Originally posted on: http://geekswithblogs.net/Compudicted/archive/2014/10/24/getting-started-with-impala-by-john-russell-orsquoreilly-media-book.aspx
Impala is a recent, but very valuable addition to the Hadoop ecosystem. I must say (after reading the book) Cloudera made a big step forward in the right direction.
The rational behind bringing Impala to life is the proliferation of SQL. SQL as a language has many flavours, but in one form or another is already known to data practitioners coming to Hadoop from various platforms and DBMS. Impala implements a subset of ANSI-92 SQL specification, regardless, even the subset is powerful enough to make a developer productive. In my opinion, since SQL it is based on algebra and sets, and because HDFS (Hadoop) is just able to expose datasets Impala is the right choice for MDL and DDL even for the Big Data projects.
At 110 pages the book is not terribly long, but bear in mind Impala as a product is still under active development, as a bonus, the author has a close relationship with the product working at Cloudera, this is a big plus resulting in top professional content.
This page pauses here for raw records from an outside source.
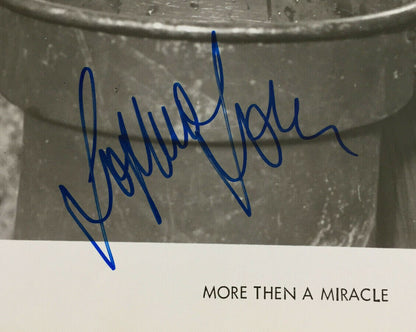 Sophia Loren signed 8x10 More Than a Miracle Studio Lobby photo mint Auto JSA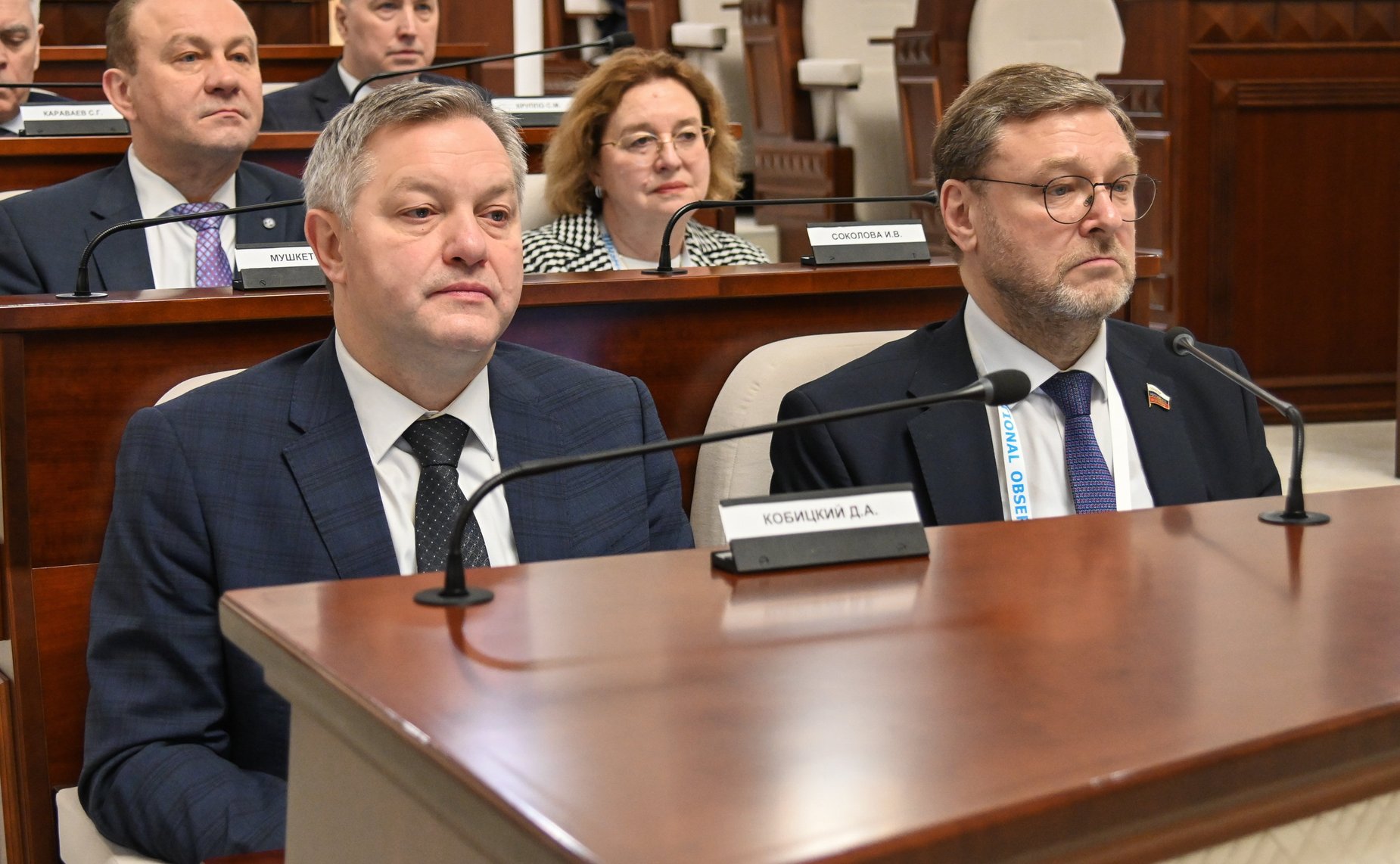 Российские законодатели в рамках визита провели встречу с Председателем Палаты представителей Национального собрания Республики Беларусь Владимиром Андрейченко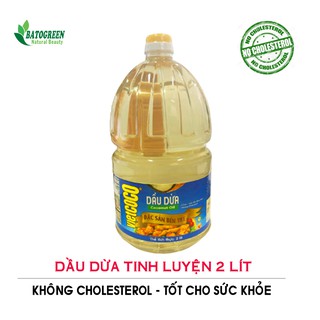 [Chính hãng] Dầu dừa Vietcoco 2 Lít Dùng cho mỹ phẩm và Thực Phẩm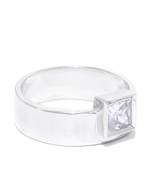 White american diamond rings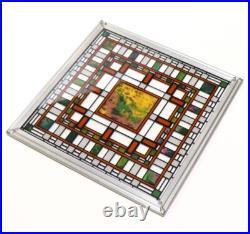 Frank Lloyd Wright Stained Glass Darwin D. Martin House Panel by Glassmasters
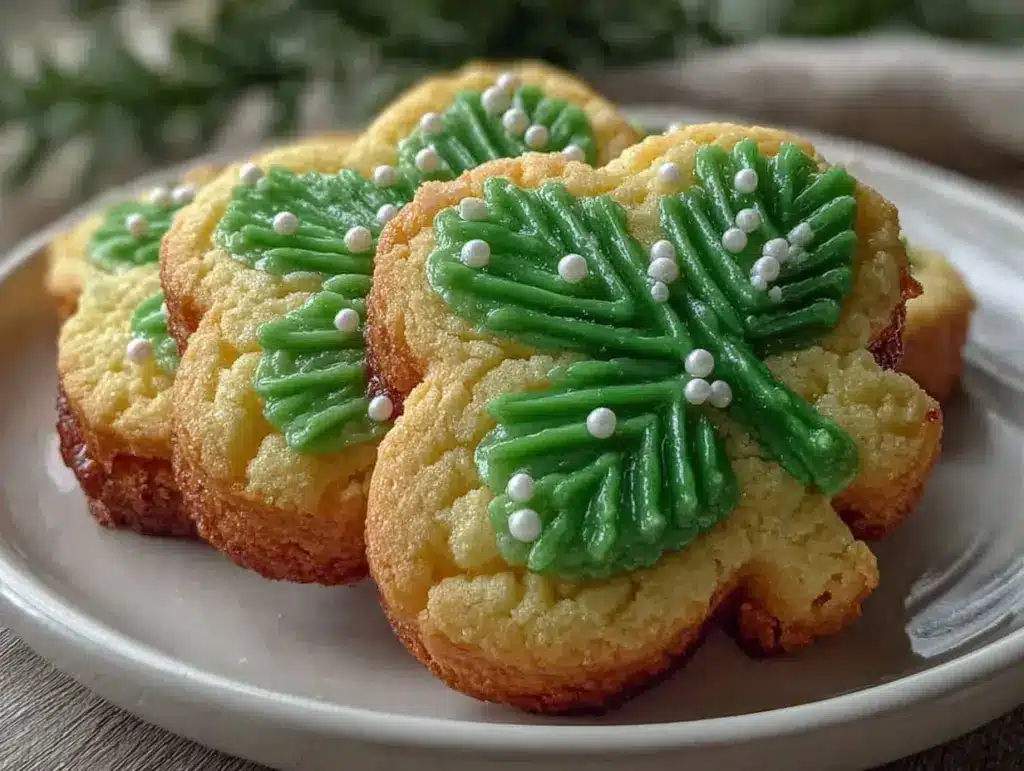 Shamrock sugar cookies - featured image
John structured the book so it is basically divided into two parts: 1st and the largest is on Impala implementation and its role in data analysis and processing, the 2nd part covers most commonly used tasks, pitfalls or simply advice and techniques.
What I did not find is more on how to use it with Hive, Scoop, HBase and Pig, I will take a star out of my rating for this.
Let me reiterate, the book covers the Cloudera’s Hadoop Impala distribution, if you are using a different distribution, Impala is not part of it.
Like I said, I am giving this book a 4 out of 5 stars. Good work John!
Disclaimer: the book was provided to me for free as part of O’Reilly’s blogger reviewer programme.